** begin Records shown **

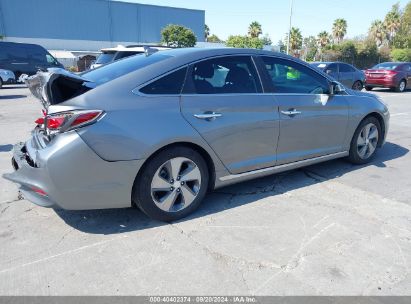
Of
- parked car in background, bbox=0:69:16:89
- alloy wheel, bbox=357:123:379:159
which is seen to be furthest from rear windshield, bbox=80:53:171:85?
parked car in background, bbox=0:69:16:89

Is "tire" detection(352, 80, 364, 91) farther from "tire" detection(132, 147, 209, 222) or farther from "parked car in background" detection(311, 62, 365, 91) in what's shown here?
"tire" detection(132, 147, 209, 222)

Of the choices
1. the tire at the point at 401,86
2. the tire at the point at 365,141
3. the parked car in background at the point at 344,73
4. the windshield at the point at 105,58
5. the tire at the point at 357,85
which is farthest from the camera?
the tire at the point at 401,86

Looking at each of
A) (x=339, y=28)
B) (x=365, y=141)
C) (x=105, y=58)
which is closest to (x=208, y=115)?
(x=365, y=141)

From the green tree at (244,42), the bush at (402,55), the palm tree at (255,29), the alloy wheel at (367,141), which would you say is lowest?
the alloy wheel at (367,141)

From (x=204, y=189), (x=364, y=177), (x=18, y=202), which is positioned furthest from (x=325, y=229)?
(x=18, y=202)

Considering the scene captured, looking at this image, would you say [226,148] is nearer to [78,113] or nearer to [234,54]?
[234,54]

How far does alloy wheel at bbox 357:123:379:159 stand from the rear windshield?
3.12 metres

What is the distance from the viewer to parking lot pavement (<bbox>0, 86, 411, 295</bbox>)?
257cm

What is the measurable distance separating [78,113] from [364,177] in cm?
369

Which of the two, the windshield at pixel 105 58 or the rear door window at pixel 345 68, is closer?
the windshield at pixel 105 58

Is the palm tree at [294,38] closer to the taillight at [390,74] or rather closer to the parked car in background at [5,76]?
the taillight at [390,74]

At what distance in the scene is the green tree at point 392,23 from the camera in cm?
6538

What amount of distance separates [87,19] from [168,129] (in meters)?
67.5

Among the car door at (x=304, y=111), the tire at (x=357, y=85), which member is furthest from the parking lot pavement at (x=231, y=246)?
the tire at (x=357, y=85)
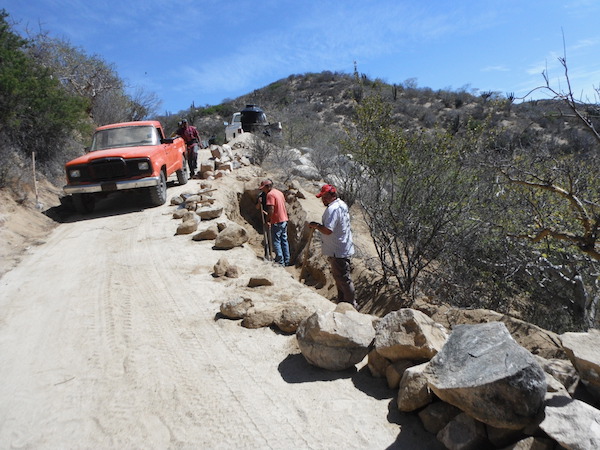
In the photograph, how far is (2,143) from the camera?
10.4 m

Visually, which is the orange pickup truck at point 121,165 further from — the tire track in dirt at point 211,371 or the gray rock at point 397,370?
the gray rock at point 397,370

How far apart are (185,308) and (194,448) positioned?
2.11 meters

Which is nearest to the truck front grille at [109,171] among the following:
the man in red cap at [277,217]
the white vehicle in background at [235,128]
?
the man in red cap at [277,217]

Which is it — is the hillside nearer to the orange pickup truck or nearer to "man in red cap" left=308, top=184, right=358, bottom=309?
the orange pickup truck

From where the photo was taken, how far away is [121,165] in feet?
29.0

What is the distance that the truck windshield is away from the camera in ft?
32.1

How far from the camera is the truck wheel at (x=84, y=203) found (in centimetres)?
922

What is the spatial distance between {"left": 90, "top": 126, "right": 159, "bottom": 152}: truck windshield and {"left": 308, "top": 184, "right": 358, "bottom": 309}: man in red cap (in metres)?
6.19

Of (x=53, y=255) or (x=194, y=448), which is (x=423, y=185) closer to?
(x=194, y=448)

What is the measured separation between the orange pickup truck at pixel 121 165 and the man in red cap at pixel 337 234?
502 centimetres

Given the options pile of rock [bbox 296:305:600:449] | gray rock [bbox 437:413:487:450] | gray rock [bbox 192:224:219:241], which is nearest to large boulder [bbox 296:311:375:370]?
pile of rock [bbox 296:305:600:449]

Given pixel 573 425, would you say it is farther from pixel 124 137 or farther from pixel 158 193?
pixel 124 137

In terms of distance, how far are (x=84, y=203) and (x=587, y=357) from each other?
31.8 feet

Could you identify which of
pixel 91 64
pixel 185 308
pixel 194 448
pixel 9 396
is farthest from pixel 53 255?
pixel 91 64
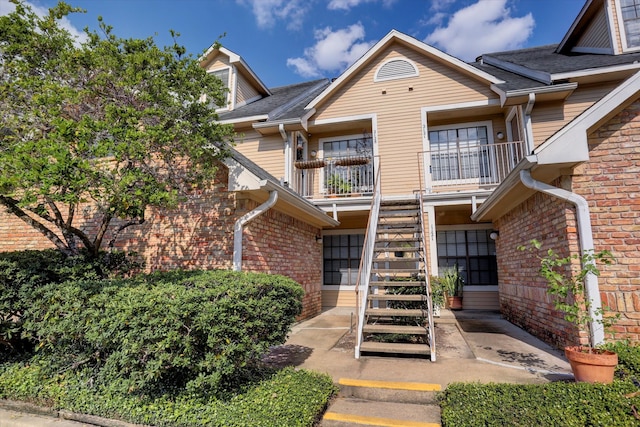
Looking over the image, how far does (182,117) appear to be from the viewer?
522 centimetres

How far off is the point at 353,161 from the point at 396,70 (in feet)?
10.6

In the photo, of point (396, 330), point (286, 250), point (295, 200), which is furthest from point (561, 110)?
point (286, 250)

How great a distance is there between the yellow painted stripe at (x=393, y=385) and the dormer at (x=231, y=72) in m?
9.74

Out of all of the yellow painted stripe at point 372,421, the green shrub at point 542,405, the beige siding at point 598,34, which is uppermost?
the beige siding at point 598,34

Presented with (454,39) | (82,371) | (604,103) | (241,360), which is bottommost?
(82,371)

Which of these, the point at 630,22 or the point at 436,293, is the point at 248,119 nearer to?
the point at 436,293

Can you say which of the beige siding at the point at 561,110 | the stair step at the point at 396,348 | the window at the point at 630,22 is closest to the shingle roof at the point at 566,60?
the window at the point at 630,22

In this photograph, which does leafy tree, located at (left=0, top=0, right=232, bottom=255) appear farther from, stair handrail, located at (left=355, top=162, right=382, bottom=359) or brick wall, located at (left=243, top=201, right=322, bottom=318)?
stair handrail, located at (left=355, top=162, right=382, bottom=359)

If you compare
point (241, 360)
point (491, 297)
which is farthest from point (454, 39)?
point (241, 360)

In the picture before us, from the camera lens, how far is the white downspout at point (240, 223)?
572 centimetres

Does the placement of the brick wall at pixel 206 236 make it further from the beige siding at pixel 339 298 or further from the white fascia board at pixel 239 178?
the beige siding at pixel 339 298

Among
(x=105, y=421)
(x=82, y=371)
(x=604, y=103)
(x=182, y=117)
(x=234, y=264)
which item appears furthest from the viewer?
(x=234, y=264)

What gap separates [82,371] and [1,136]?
10.7 feet

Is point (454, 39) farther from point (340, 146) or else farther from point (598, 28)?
point (340, 146)
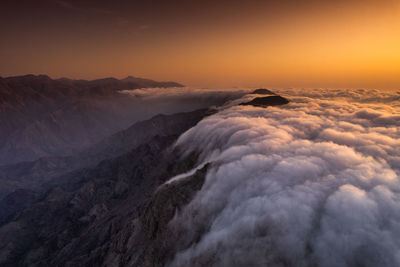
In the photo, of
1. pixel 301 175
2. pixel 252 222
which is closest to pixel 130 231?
pixel 252 222

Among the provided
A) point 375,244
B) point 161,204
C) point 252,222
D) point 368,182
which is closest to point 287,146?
point 368,182

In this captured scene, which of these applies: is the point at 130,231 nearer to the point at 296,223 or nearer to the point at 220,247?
the point at 220,247

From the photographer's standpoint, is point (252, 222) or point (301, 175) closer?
point (252, 222)

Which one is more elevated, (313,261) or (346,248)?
(346,248)

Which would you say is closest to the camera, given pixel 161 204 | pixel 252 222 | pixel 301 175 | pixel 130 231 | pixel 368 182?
pixel 252 222

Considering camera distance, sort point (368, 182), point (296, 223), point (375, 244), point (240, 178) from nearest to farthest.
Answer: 1. point (375, 244)
2. point (296, 223)
3. point (368, 182)
4. point (240, 178)

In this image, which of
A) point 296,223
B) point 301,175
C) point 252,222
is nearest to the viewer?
point 296,223

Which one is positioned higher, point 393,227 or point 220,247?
point 393,227

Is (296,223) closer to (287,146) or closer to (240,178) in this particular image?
(240,178)

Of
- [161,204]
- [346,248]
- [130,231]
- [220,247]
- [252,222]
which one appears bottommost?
[130,231]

** end Records shown **

Copy the whole of the material above exactly, but not its images.

== Task response ==
Of
- parked car in background, bbox=0:69:16:89
- alloy wheel, bbox=357:123:379:159
which is seen to be furthest from rear windshield, bbox=80:53:171:85?
parked car in background, bbox=0:69:16:89

Is "tire" detection(352, 80, 364, 91) farther from "tire" detection(132, 147, 209, 222) or farther from "parked car in background" detection(311, 62, 365, 91) in what's shown here?
"tire" detection(132, 147, 209, 222)

Of the choices
1. the tire at the point at 401,86
2. the tire at the point at 365,141
3. the parked car in background at the point at 344,73
4. the windshield at the point at 105,58
5. the tire at the point at 357,85
which is farthest from the camera?
the tire at the point at 401,86

Looking at each of
A) (x=339, y=28)
B) (x=365, y=141)
C) (x=105, y=58)
which is closest to (x=208, y=115)?
(x=365, y=141)

From the green tree at (244,42), the bush at (402,55), the palm tree at (255,29), the alloy wheel at (367,141), which would you say is lowest?
the alloy wheel at (367,141)

From (x=204, y=189), (x=364, y=177), (x=18, y=202), which is positioned furthest from (x=325, y=229)?
(x=18, y=202)

Considering the scene captured, looking at this image, would you say [226,148] is nearer to [78,113] or nearer to [234,54]?
[234,54]

How far does alloy wheel at bbox 357:123:379:159 stand from the rear windshield?
3.12 metres

What is the distance from the viewer to parking lot pavement (<bbox>0, 86, 411, 295</bbox>)?
257cm

What is the measurable distance separating [78,113] from [364,177] in cm?
369

Which of the two, the windshield at pixel 105 58 or the rear door window at pixel 345 68, is closer?
the windshield at pixel 105 58

Is the palm tree at [294,38] closer to the taillight at [390,74] or rather closer to the parked car in background at [5,76]?
the taillight at [390,74]

At what distance in the scene is the green tree at point 392,23 from the camera in cm?
6538

What amount of distance separates [87,19] from [168,129] (in meters)?
67.5

Among the car door at (x=304, y=111), the tire at (x=357, y=85), which member is furthest from the parking lot pavement at (x=231, y=246)?
the tire at (x=357, y=85)
In the photograph, how far is (2,143) from the camera?
10.4 m

Visually, which is the orange pickup truck at point 121,165 further from — the tire track in dirt at point 211,371 or the gray rock at point 397,370?
the gray rock at point 397,370

How far apart are (185,308) and (194,448) positioned?
2.11 meters

Which is nearest to the truck front grille at [109,171] among the following:
the man in red cap at [277,217]
the white vehicle in background at [235,128]
?
the man in red cap at [277,217]

Which is it — is the hillside nearer to the orange pickup truck or nearer to "man in red cap" left=308, top=184, right=358, bottom=309?
the orange pickup truck

From where the photo was taken, how far away is [121,165] in feet?
29.0

What is the distance that the truck windshield is away from the camera in ft?
32.1

How far from the camera is the truck wheel at (x=84, y=203) found (in centimetres)?
922

What is the spatial distance between {"left": 90, "top": 126, "right": 159, "bottom": 152}: truck windshield and {"left": 308, "top": 184, "right": 358, "bottom": 309}: man in red cap (in metres)?
6.19

Of (x=53, y=255) or (x=194, y=448), which is (x=423, y=185) closer to?
(x=194, y=448)

What is the measured separation between the orange pickup truck at pixel 121 165 and the man in red cap at pixel 337 234?
502 centimetres

Given the options pile of rock [bbox 296:305:600:449] | gray rock [bbox 437:413:487:450] | gray rock [bbox 192:224:219:241], which is nearest to large boulder [bbox 296:311:375:370]?
pile of rock [bbox 296:305:600:449]

Given pixel 573 425, would you say it is farther from pixel 124 137 or farther from pixel 158 193?
pixel 124 137

In terms of distance, how far are (x=84, y=203) and (x=587, y=357) from each other?
31.8 feet

Could you identify which of
pixel 91 64
pixel 185 308
pixel 194 448
pixel 9 396
is farthest from pixel 53 255?
pixel 91 64
Looking over the image, how far does (182,117) appear to be from the viewer?
522 centimetres

How far off is the point at 353,161 from the point at 396,70 (in feet)?
10.6

In the photo, of point (396, 330), point (286, 250), point (295, 200), which is furthest from point (561, 110)?
point (286, 250)

How great a distance is there between the yellow painted stripe at (x=393, y=385) and the dormer at (x=231, y=72) in m?
9.74

Out of all of the yellow painted stripe at point 372,421, the green shrub at point 542,405, the beige siding at point 598,34, which is uppermost?
the beige siding at point 598,34

Presented with (454,39) | (82,371) | (604,103) | (241,360), which is bottommost?
(82,371)

Which of these, the point at 630,22 or the point at 436,293, is the point at 248,119 nearer to?
the point at 436,293

Can you say which of the beige siding at the point at 561,110 | the stair step at the point at 396,348 | the window at the point at 630,22 is closest to the shingle roof at the point at 566,60?
the window at the point at 630,22

In this photograph, which does leafy tree, located at (left=0, top=0, right=232, bottom=255) appear farther from, stair handrail, located at (left=355, top=162, right=382, bottom=359) or brick wall, located at (left=243, top=201, right=322, bottom=318)?
stair handrail, located at (left=355, top=162, right=382, bottom=359)

If you compare
point (241, 360)
point (491, 297)
which is farthest from point (454, 39)?
point (241, 360)

In the picture before us, from the camera lens, how far is the white downspout at point (240, 223)?
572 centimetres

Does the placement of the brick wall at pixel 206 236 make it further from the beige siding at pixel 339 298 or further from the white fascia board at pixel 239 178?
the beige siding at pixel 339 298

Among
(x=105, y=421)
(x=82, y=371)
(x=604, y=103)
(x=182, y=117)
(x=234, y=264)
which item appears furthest from the viewer?
(x=234, y=264)

What gap separates [82,371] and [1,136]?
10.7 feet

Is point (454, 39) farther from point (340, 146) or else farther from point (598, 28)?
point (340, 146)
In the photo, of
1. pixel 301 175
2. pixel 252 222
which is closest to pixel 130 231?
pixel 252 222

Among the provided
A) point 375,244
B) point 161,204
C) point 252,222
D) point 368,182
which is closest to point 287,146?
point 368,182

In this captured scene, which of these applies: is the point at 130,231 nearer to the point at 296,223 or nearer to the point at 220,247?
the point at 220,247

From the photographer's standpoint, is point (252, 222) or point (301, 175) closer?
point (252, 222)

Which one is more elevated, (313,261) or (346,248)?
(346,248)

Which would you say is closest to the camera, given pixel 161 204 | pixel 252 222 | pixel 301 175 | pixel 130 231 | pixel 368 182?
pixel 252 222

Considering camera distance, sort point (368, 182), point (296, 223), point (375, 244), point (240, 178) from nearest to farthest.
Answer: 1. point (375, 244)
2. point (296, 223)
3. point (368, 182)
4. point (240, 178)

In this image, which of
A) point 296,223
B) point 301,175
C) point 252,222
is nearest to the viewer?
point 296,223

Which one is positioned higher, point 393,227 or point 220,247?
point 393,227

Is (296,223) closer to (287,146) or closer to (240,178) in this particular image?
(240,178)

Of
- [161,204]
- [346,248]
- [130,231]
- [220,247]
- [252,222]
which one appears bottommost?
[130,231]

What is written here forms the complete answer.